In Round 2 of the Apple iPhone FBI court dispute, in which the court ordered Apple to alter the iPhone used by San Bernardino shooter Syed Farook, the Feds have filed a Motion to Compel Apple to comply with the order, in which they mention, in passing in a footnote, that the San Bernardino County Department of Public Health (SBCDPH) actually changed the password to the iCloud account to which the phone was backing up, thwarting any further backups of the phone’s data, between the time it was recovered from Farook’s vehicle, and handing it over to the FBI.
We think, given the very serious nature of the possible rippling and longerm effects of the outcome of this lawsuit, that burying this potentially crucial bit of information in a footnote, in a follow-up motion, let alone not revealing it at all in their lawsuit, rises nearly to the height of malfeasance on the part of the government.

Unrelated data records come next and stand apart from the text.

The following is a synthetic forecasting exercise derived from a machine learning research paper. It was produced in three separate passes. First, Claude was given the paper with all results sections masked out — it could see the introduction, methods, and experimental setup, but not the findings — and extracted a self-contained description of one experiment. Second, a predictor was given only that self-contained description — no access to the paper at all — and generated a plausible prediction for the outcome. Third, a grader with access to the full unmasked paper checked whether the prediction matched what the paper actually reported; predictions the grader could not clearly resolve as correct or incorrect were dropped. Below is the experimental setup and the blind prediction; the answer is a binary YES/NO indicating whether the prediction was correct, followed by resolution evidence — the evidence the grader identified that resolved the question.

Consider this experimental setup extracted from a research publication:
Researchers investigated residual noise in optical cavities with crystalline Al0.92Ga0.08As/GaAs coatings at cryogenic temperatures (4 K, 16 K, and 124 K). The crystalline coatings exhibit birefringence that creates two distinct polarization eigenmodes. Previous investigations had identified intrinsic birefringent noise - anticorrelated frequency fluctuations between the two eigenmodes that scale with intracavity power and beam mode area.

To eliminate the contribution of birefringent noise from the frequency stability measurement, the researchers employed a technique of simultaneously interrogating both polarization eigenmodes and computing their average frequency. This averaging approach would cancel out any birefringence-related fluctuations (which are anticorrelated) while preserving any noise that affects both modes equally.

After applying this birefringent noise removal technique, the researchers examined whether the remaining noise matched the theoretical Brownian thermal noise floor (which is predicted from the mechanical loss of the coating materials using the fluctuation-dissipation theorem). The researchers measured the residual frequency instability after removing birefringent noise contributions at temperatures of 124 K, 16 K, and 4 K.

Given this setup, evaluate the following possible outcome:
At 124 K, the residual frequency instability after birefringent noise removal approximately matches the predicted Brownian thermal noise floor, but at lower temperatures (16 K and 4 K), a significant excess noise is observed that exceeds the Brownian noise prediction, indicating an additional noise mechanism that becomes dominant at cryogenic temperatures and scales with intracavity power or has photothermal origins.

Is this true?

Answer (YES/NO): NO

In the U.S. Federal government’s Motion to Compel Apple to Comply with the Court Order, in nearly exactly the middle of a 35 page document, the Feds buried, in the middle of a very long, wordy footnote on page 18, this information: “..the owner, in an attempt to gain access to some information, in the hours after the attack, was able to reset the password remotely, but that had the effect of eliminating the possibility of an auto-backup.” [Note: “the owner” refers to the San Bernardino County Department of Public Health, who had issued the iPhone (a/k/a the “SUBJECT DEVICE”) to Syed Farook as part of his employment.]
To spell this out in plain English, Syed Farook’s iPhone was in the custody of a governmental agency after the shooting, and before it was handed to the FBI. And during that interim period, that governmental agency was able to – and did – reset iCloud password for the account to which the iPhone was, presumably, auto-backing up its data, before handing it over to the FBI.
Meaning that the most current data on the phone was not retrievable through the iCloud account because the phone could no longer log into the iCloud account, because the phone did not have the new iCloud account password.
In an apparent CYA (Cover Your Ass) move, San Bernardino county sent out this message after the Feds filed their Motion to Compel with the now-infamous Footnote 7, explaining that they had done so at the FBI’s request, saying that “The County was working cooperatively with the FBI when it reset the iCloud password at the FBI’s request.”
Meaning that the FBI could likely have obtained the very information they were seeking from Farook’s iCloud account (remember that data stored in the cloud is very easy to get, in fact if it’s there for over 180 days they don’t even need a warrant), but for their action of having the iCloud account password changed!
This information could potentially have allowed Apple additional defenses to the action, defenses which could very well have affected the outcome, including the possibility for the court to have ordered something very different based on the fact that there may have been a screw-up before (or after) the phone arrived at the FBI’s labs. Or possibly the court even dismissing the case, as but for the FBI’s own actions, along with San Bernardino county’s actions, they would likely already have the data. (And let’s not get into the fact that this demonstrates that no matter how secure and private you think your data on your iPhone is, once it leaves your phone to your iCloud account, all bets are off.)
Apple was deprived of that information, and so deprived of the opportunity to mount their best defense to the Feds’ demands.
It will be very interesting to see what Apple’s lawyers do with this.